Calvin folded his arms over his chest. “Sarah Anne, what will happen to the foster kids after they leave the Schmidts? Will they get adopted?”
“If I’m not mistaken, I believe each case is different. Some of the boys and girls will go back to their parents. Others will go to another foster home. And, God willing, hopefully some of the children will get adopted. I, for one, would love to hear that each goes to a place where they feel wanted and loved.”
“?‘Wanted and loved,’?” he murmured.
“Calvin, thank you again for helping me today. If not for you… Well, I don’t even want to think what could have happened!”
“You caught me off guard, I tell you that. But I liked reading the book. I enjoy kinner.”
A shadow appeared in his eyes. Sarah Anne wondered what made him so sad but didn’t dare pry. She’d already intruded upon him enough. “Do you need any help finding books?”
“Nee. I came in for a couple history books I’ve been thinking about. I’ll go see if any are available.”
She pointed to the computer station. “You can always order books, and I’ll bring them next time. That way you won’t have to read to children. You’ll be on your way.”
“I know it might be quicker, but I didn’t mind reading to them. It was kind of fun.” Obviously still thinking about the foster children, he turned to face her again. “Sarah Anne, about how long does Ruth keep each foster child?”
“How long? Oh, I don’t know. Usually a couple of months. Sometimes longer. Why?”
He smiled in a distracted way before walking to the small nonfiction section.

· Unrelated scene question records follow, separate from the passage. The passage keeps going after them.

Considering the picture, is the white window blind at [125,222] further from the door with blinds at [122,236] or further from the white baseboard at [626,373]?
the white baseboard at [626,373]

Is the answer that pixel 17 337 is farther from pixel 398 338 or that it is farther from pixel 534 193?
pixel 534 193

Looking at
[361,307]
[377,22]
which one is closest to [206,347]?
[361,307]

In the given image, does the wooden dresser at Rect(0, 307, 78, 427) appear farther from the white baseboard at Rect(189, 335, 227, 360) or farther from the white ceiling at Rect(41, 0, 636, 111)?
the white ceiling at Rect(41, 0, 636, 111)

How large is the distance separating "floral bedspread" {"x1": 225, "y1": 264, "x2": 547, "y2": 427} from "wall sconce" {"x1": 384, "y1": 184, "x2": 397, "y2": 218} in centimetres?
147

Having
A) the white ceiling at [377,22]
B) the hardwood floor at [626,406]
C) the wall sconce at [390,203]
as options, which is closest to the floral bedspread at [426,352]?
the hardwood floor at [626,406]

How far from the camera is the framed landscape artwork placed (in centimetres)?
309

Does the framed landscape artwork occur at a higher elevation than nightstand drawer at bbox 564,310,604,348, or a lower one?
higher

She watched him, wondering what was on his mind. Anxious to not be caught staring, Sarah Anne sprayed some hand sanitizer on her hands—really, those kids were a messy lot—then busied herself by putting the picture books back to rights.
She was going to need to get on her way in thirty minutes’ time.
Glancing at Calvin again, she slowed her pace. She might be a little late departing after all. Calvin seemed to really need this visit today. Since her goal was to serve her patrons and their needs, Sarah Anne was happy to give Calvin as much time as he wanted. After all, he’d just saved her day.